The task: Give the data again exactly as written, without any of its pictures.

Given data:
┌──
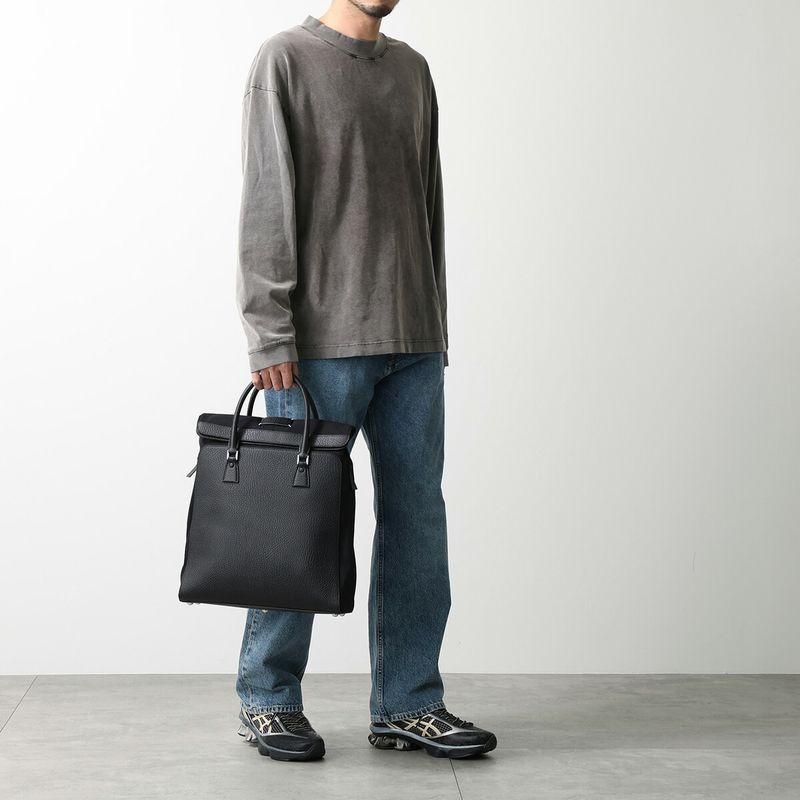 Maison Margiela（メゾンマルジェラ） トートバッグ SB1WA0020 P8833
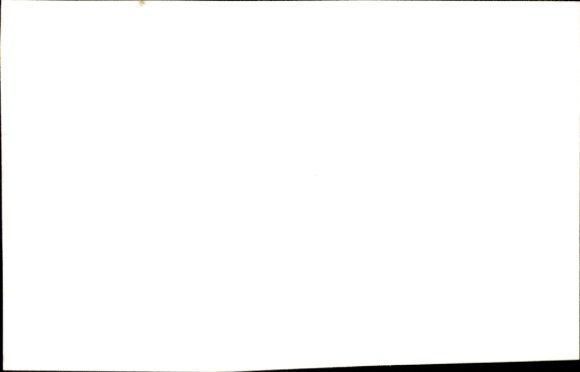 Autograph card footballer Dirk Hellmann, Arminia Bielefeld, autograph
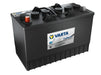 I5 VARTA PROMOTIVE HEAVY DUTY 12V 110Ah - 610048068 Type 664, 2 Years Warranty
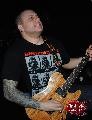gallery/2012.02.15.get_infected_tour-durer_kert/DSC_0508.JPG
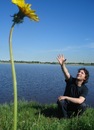 Фотография Михаил Таранов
└──
Solution for this task:
 Maison Margiela（メゾンマルジェラ） トートバッグ SB1WA0020 P8833
 Autograph card footballer Dirk Hellmann, Arminia Bielefeld, autograph
 I5 VARTA PROMOTIVE HEAVY DUTY 12V 110Ah - 610048068 Type 664, 2 Years Warranty
gallery/2012.02.15.get_infected_tour-durer_kert/DSC_0508.JPG
 Фотография Михаил Таранов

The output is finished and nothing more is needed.